KODIAK — A rocket launch will take place this week at the Pacific Spaceport Complex - Alaska, according to a notice from the Department of Homeland Security. This was confirmed by a public safety announcement from the Alaska Aerospace Corporation and will be the second launch of a commercial rocket to take place at PSCA.

The planned launch date is October 12, with back-up dates from Oct. 13-16. Given the right conditions, the launch will take place on one of those days between midday and 4 p.m. local time.

While neither notice mentioned the name of the firm, government filings indicate it is Astra Space, Inc., a California-based outfit licensed for a sub-orbital flight of its “Rocket 1” vehicle from the PSCA. A sub-orbital flight is used for testing purposes and does not travel into space.

“I can only verify it’s the same company that launched last time,” said Alaska Aerospace Corporation CEO Craig Campbell.

Campbell was referring to a test launch of Astra’s Rocket 1 that occurred in July of this year, which resulted in the termination of the rocket 21 seconds into its flight.

“From our perspective, the launch was 100 percent successful. It launched, it went out for 21 seconds,” said Campbell at an AAC town hall meeting on Sep 12. “The vehicle didn’t perform as expected, so it was terminated prior to reaching its suborbital destination.”

“It was 95 percent successful,” Campbell told Kodiak Daily Mirror shortly after the launch in July. “They got a whole bunch of data and a lot of good information from this launch, but it didn’t complete its full cycle.”

A representative of the private space company also told KDM that the launch was a success.

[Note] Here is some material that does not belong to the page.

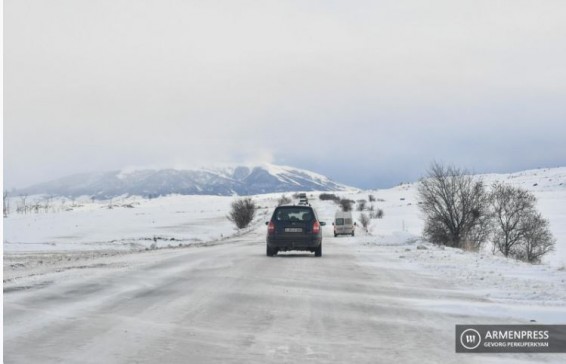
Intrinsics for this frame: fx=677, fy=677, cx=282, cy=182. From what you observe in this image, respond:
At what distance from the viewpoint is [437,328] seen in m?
8.05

“The launch exceeded our minimum success criteria,” he wrote in July. “Our team, customers and investors are all thrilled with the outcome.”

That was the first launch that AAC facilitated for a private spaceflight company. Prior to that, AAC had handled close to 20 for the federal government, since the opening of the complex in 1998.

According to Campbell, the “mishap” of the July launch did cause damage to the facility and the surrounding areas. Campbell said that “there was some damage to the exterior walls” of one of the buildings, the repairs to which will be paid for by Astra’s insurance. The total area that was impacted by the incident was, Campbell said, “less than a quarter of an acre.”

“We are doing remediation of the impact area for any contamination of the ground,” he added.

While Campbell elaborated no further than that, whatever caused the mishap was does not appear to have put Astra off.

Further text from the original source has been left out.